The Usap Tayo meetings began in July 2019 until the lockdowns started in March 2020, Haim said. During those meetings, the village leaders had a chance to air their grievances and to relay their needs to government officials.

The COVID-19 pandemic later presented an opportunity to measure the confidence-building effects of the program on the leaders, who would then have to cooperate with the COVID-19 task force headed by their local police.

The study found that village captains who participated in the program were 20 percent more likely than leaders in control villages to respond to the COVID-19 task force with timely risk information.

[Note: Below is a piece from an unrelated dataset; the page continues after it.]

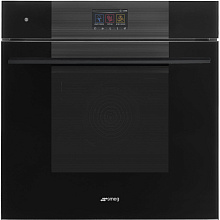 SMEG SO6104S4PB3  духовой шкаф чёрный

That effect is even stronger among pro-NPA village captains who were ambivalent toward government before the Usap Tayo program was implemented.

“These captains come from rural areas that are, for all intents and purposes, ‘neglected and forgotten’ by the government,” Ravanilla said. “So even though it’s only been a short amount of time that the government was interfacing with them, that made a huge [impact] on the leaders’ impressions.”

Echoed Sexton: “Usap Tayo itself was very simple but the relationships it facilitated and the programs that people got access to, for these places that have gotten so little, these resources are real.”

In all, the study showed that consistent efforts to deliver services and build relationships in conflict zones can improve outcomes during times of emergencies. But it also showed clear alternatives to the aggressive military approach that has been the cornerstone of our counterinsurgency efforts over the years.

If anything, the police’s role in the study proved that state agents “only needed a little bit of guidance and training,” Ravanilla said. “As soon as they saw the bigger vision of what they’re doing they just began to internalize its importance.”

Sexton said he and the other researchers planned to continue the Usap Tayo meetings in the future in hopes of gaining more longer-term results. But “we really encourage these kinds of programs [that have] a more significant, long-run whole-of-government approach to providing services to people in conflict-affected areas,” he said.

“What they really want is to live lives where they have economic opportunities,” echoed Haim. “Focusing on improving good governance shouldn’t be thought of as a small aspect of that strategy, it needs to be front and center and it’s something that needs to be sustained.”